## [What to work on]
Among the entries below, determine how many lines contain the word "leads" and state only that figure.

[Items from a dataset]
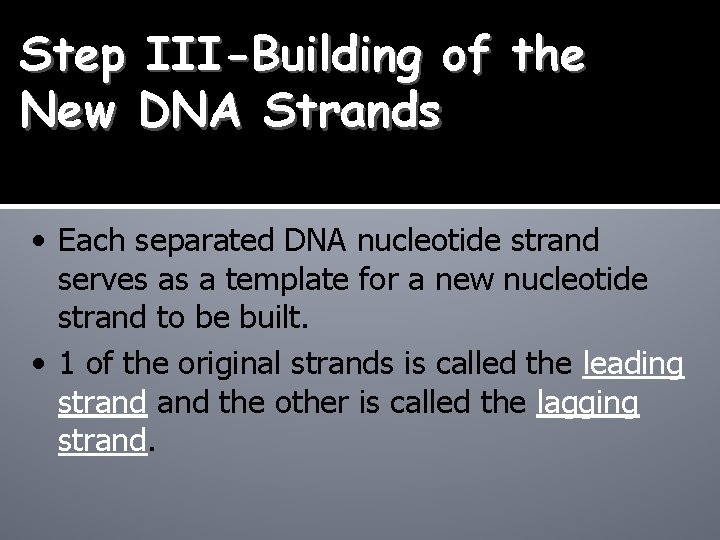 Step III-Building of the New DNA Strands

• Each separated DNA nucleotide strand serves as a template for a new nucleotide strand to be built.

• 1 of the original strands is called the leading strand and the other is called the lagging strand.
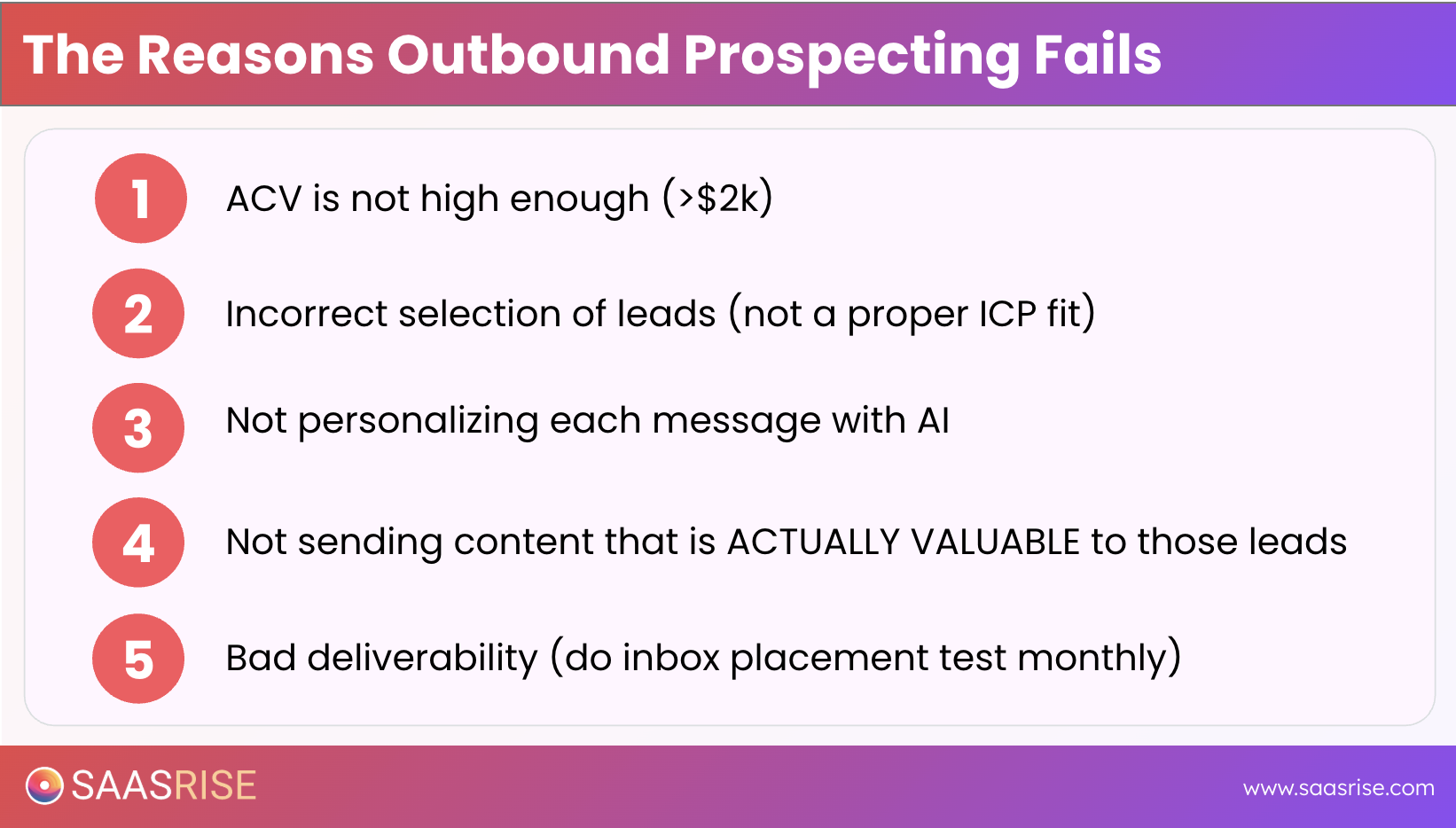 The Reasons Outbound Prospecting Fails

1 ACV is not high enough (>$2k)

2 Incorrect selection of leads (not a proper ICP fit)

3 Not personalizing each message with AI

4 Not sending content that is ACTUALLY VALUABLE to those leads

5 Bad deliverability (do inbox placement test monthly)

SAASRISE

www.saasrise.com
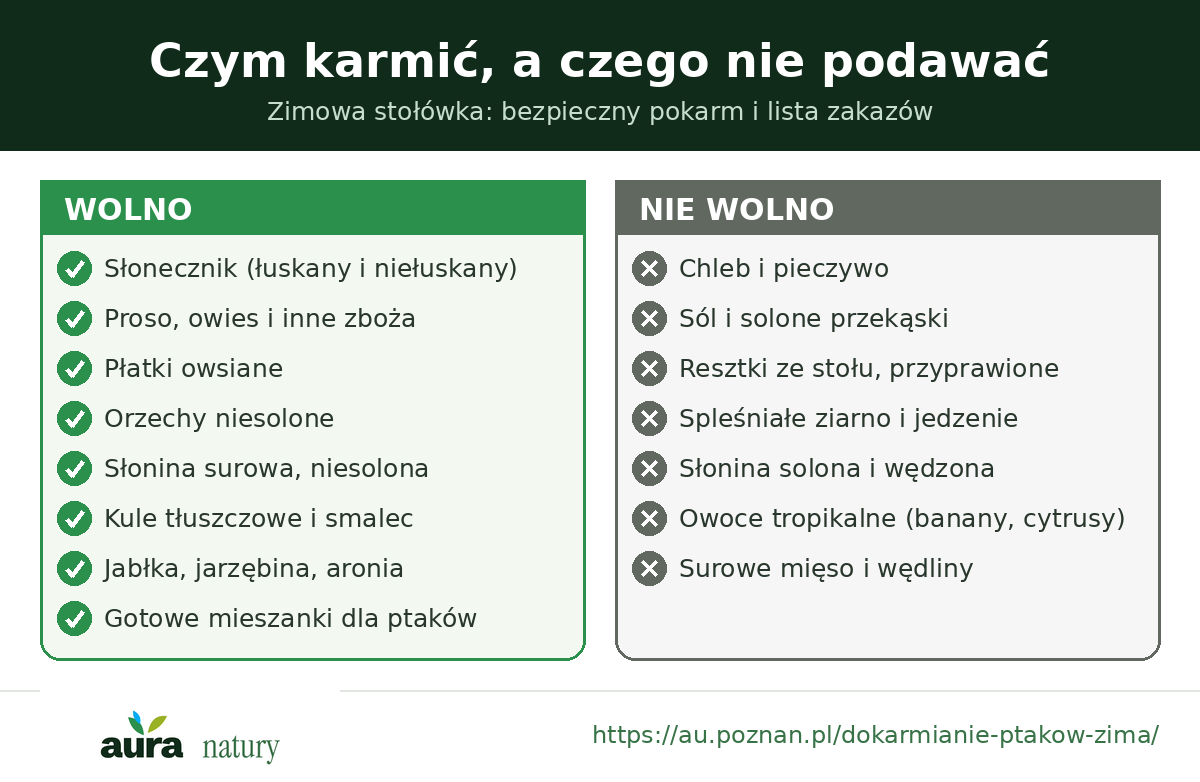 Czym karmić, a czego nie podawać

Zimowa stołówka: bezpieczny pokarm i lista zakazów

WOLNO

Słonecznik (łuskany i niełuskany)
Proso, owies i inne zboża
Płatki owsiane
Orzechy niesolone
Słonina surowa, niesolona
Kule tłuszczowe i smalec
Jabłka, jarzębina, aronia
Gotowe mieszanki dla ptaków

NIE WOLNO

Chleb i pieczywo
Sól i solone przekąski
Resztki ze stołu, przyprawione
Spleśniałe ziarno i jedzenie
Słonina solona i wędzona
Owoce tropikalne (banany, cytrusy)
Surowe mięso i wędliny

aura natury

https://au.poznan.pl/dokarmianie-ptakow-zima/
* * *
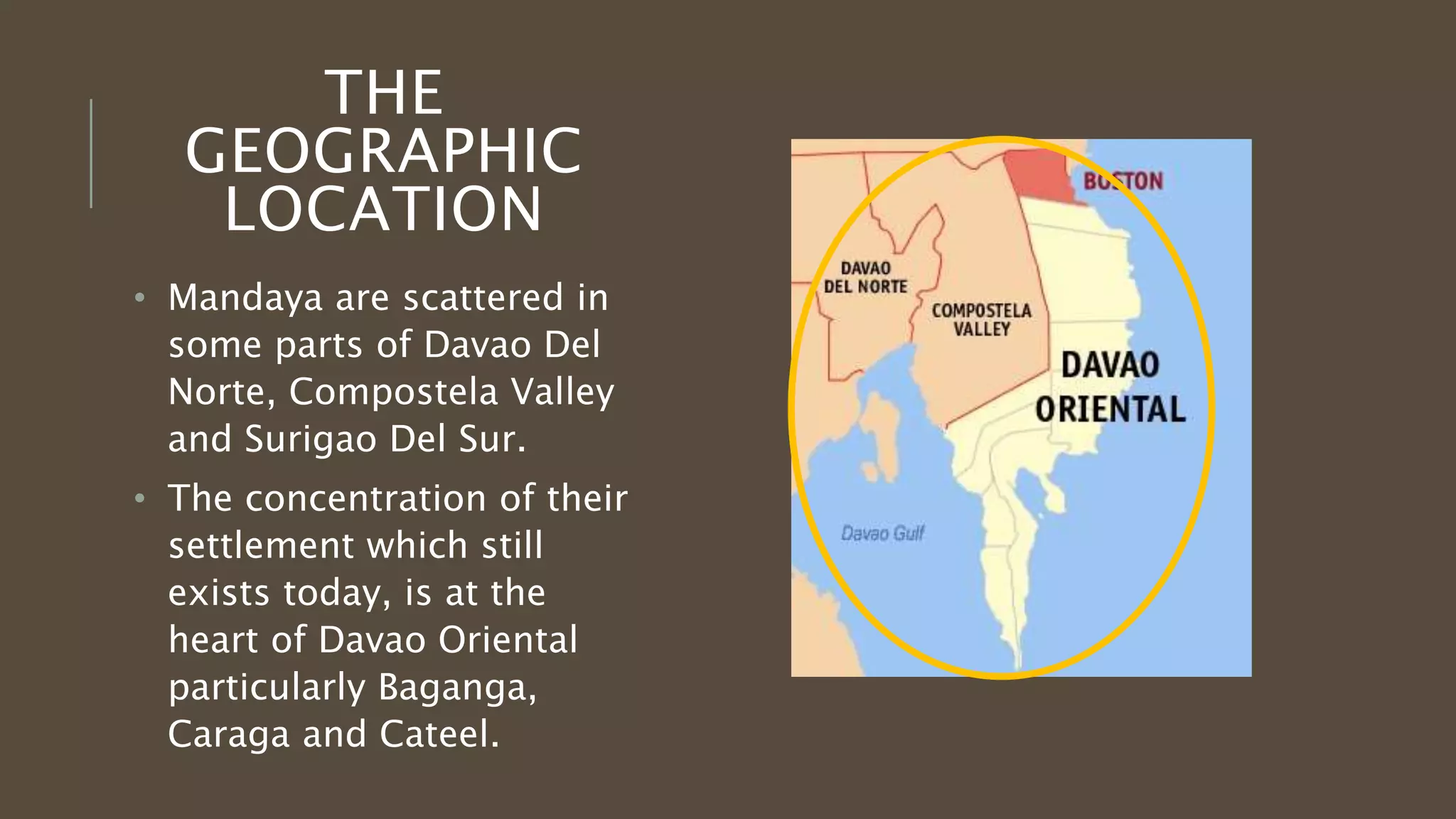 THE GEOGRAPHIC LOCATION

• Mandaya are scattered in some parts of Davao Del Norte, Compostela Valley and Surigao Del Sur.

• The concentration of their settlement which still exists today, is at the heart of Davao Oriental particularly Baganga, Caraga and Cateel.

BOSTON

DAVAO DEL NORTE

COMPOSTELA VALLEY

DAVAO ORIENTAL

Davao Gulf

## [Reply]
2